Chs 13, 14, 15

IRP, DiD, Categories of Network troubleshooting tools

An incident is

violation of security policy, or imminent threat to it

Ch 13 Phases of incident response are

1. Preparation

2. Incident Identification

3. Containment

4. Investigation

5. Eradication

6. Recovery & Repair

7. Lessons Learned

Preparation phase is

Get ready before anything goes wrong. Create plans, assign roles, and train the team (CSIRT).

Incident Identification phase is

Spot when something unusual happens. Decide if it’s a real security incident.

Containment phase is

Stop the damage from spreading. Disconnect affected systems and preserve evidence.

Investigation phase is

Figure out what happened and collect evidence safely. May involve experts or law enforcement.

Eradication phase is

Remove the threat that caused the incident. Fix vulnerabilities to prevent repeat attacks.

Recovery & Repair phase is

Restore systems and get everything running again safely. Replace anything damaged or affected.

Lessons Learned phase is

Review the incident. Ask: What worked? What didn’t? Use what you learn to improve your response plan.

DiD defined

an approach where a series of defensive security controls are layered to protect sensitive data

• Each layer of defensive security controls cost money

• Use network security risk assessment to asses where to put security controls in layered security architecture

• barriers = more points of failure hackers must go through

Layers of DiD include:

1. Policies & User Awareness

2. Physical Security

3. Perimeter Security

4. Network Security

5. Endpoint Security

6. Application Security

7. Data Security

Ch 15 - What are the five categories of network troubleshooting tools?

1. Physical Layer Tools

2. Network Performance Monitoring Tools

3. Network Connectivity and Testing Tools

4. Network Scanning and Discovery Tools

5. Vulnerability & Protocol Analysis Tools

1. Physical Layer Tools

Test and troubleshoot physical components like cables, connectors, and ports.

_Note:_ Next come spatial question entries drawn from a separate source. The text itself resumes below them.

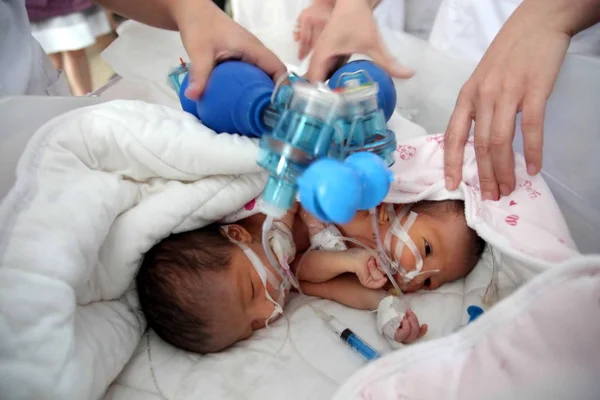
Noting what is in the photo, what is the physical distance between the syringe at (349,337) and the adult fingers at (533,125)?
1.27 ft

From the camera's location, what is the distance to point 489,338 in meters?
0.55

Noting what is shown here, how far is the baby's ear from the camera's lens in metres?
0.88

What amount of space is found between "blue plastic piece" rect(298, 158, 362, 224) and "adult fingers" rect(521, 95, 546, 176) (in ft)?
1.25

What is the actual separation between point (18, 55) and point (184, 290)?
588 millimetres

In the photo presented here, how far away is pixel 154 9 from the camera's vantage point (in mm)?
942

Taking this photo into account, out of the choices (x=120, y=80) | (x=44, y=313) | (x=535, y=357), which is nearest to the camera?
(x=535, y=357)

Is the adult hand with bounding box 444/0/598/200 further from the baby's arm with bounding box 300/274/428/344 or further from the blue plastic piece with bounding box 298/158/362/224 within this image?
the blue plastic piece with bounding box 298/158/362/224

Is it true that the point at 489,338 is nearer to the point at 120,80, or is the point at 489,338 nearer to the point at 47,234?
the point at 47,234

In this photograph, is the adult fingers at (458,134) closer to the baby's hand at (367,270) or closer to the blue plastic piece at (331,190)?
the baby's hand at (367,270)

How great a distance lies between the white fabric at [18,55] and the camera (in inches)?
35.7

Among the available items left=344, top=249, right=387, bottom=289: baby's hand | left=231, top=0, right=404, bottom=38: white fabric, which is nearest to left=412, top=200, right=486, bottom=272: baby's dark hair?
left=344, top=249, right=387, bottom=289: baby's hand

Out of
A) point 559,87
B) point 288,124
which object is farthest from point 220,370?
point 559,87

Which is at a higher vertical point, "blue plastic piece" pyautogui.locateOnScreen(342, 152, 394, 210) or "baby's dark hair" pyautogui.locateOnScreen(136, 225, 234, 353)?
"blue plastic piece" pyautogui.locateOnScreen(342, 152, 394, 210)

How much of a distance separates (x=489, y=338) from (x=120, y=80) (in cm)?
109
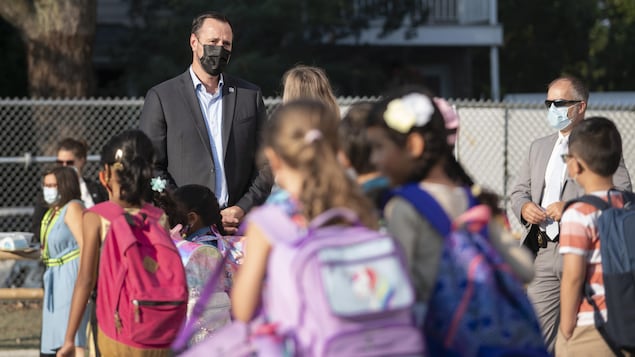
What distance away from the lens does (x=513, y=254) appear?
3793mm

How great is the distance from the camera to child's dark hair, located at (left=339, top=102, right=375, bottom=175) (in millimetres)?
3820

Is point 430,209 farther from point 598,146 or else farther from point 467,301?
point 598,146

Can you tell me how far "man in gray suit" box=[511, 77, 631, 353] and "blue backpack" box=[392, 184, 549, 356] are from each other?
9.62 ft

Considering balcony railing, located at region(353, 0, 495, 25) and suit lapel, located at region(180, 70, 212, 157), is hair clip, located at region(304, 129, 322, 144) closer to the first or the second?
suit lapel, located at region(180, 70, 212, 157)

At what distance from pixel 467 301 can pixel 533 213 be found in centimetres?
321

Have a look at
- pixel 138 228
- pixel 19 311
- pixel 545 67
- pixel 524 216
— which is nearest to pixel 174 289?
pixel 138 228

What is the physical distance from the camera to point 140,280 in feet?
15.5

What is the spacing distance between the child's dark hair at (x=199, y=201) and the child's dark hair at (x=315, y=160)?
81.9 inches

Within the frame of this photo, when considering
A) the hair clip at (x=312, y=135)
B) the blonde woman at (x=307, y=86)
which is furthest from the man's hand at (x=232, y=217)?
the hair clip at (x=312, y=135)

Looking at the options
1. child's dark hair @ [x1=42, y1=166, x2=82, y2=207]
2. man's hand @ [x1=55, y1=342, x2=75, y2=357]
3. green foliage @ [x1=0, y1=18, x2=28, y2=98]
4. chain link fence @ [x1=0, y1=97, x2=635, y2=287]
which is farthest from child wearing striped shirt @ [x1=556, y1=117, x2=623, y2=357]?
green foliage @ [x1=0, y1=18, x2=28, y2=98]

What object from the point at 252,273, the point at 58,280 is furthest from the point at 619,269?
the point at 58,280

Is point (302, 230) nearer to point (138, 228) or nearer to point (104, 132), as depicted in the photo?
point (138, 228)

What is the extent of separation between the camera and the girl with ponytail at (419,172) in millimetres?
3613

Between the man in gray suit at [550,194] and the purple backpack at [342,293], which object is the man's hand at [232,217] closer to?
the man in gray suit at [550,194]
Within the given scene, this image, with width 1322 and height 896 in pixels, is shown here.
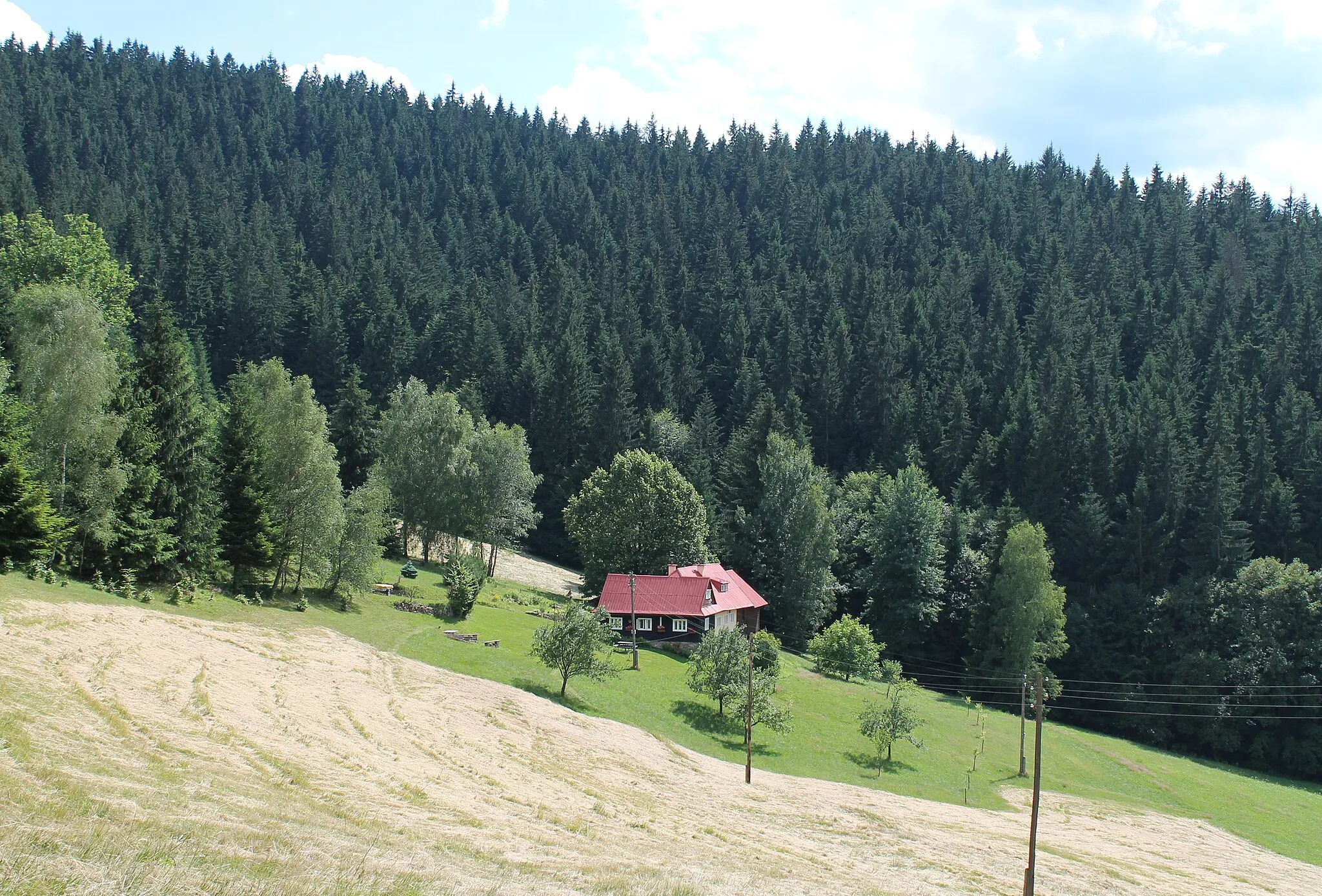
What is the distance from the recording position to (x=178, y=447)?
43.5m

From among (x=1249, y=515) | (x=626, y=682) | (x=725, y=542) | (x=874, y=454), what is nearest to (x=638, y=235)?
(x=874, y=454)

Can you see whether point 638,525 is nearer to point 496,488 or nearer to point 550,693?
point 496,488

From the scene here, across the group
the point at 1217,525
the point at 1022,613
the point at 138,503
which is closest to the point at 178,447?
the point at 138,503

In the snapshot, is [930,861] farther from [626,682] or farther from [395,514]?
[395,514]

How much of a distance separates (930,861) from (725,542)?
54734 mm

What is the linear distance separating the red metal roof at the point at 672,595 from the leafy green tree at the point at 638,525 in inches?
147

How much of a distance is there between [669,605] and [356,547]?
2304 centimetres

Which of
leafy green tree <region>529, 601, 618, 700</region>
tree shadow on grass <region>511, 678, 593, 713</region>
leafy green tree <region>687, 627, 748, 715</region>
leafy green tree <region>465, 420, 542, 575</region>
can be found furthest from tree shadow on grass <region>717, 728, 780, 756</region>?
leafy green tree <region>465, 420, 542, 575</region>

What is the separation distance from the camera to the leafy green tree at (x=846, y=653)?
2574 inches

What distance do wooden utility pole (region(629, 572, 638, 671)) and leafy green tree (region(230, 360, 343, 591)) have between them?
18.5 meters

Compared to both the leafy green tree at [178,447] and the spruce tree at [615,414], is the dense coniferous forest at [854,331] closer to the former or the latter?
the spruce tree at [615,414]

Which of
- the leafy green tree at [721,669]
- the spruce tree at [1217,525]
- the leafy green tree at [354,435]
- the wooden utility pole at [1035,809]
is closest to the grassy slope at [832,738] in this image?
the leafy green tree at [721,669]

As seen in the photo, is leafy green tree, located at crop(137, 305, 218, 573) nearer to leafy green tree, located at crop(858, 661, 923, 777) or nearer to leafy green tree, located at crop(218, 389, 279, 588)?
leafy green tree, located at crop(218, 389, 279, 588)

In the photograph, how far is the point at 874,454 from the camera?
106m
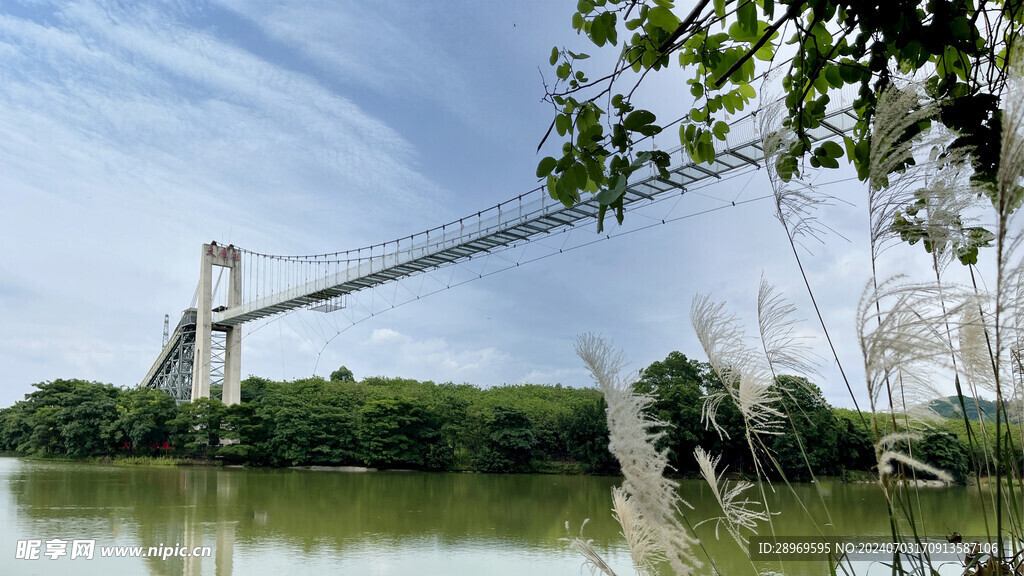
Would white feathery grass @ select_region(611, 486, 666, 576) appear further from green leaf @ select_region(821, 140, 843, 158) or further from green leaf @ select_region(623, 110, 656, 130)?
green leaf @ select_region(821, 140, 843, 158)

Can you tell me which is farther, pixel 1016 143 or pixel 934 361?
pixel 934 361

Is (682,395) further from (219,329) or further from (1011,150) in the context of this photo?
(1011,150)

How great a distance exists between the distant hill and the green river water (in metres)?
1.75

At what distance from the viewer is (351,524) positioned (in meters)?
8.21

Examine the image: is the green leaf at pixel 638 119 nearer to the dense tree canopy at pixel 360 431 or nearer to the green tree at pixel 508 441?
the dense tree canopy at pixel 360 431

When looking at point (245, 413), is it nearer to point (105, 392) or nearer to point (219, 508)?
point (105, 392)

2. Network Performance Monitoring Tools

Measure bandwidth, data flow, and help track down slow or overloaded connections.

3. Network Connectivity and Testing Tools

Check if a device is reachable and verify network layer connectivity.

4. Network Scanning and Discovery Tools

Identify devices on a network (e.g., ARP scan, ping sweep, subnet scan).

5. Vulnerability & Protocol Analysis Tools

- Vulnerability tools scan for security weaknesses. - Protocol analyzers (like Wireshark) decode and examine network traffic for detailed troubleshooting.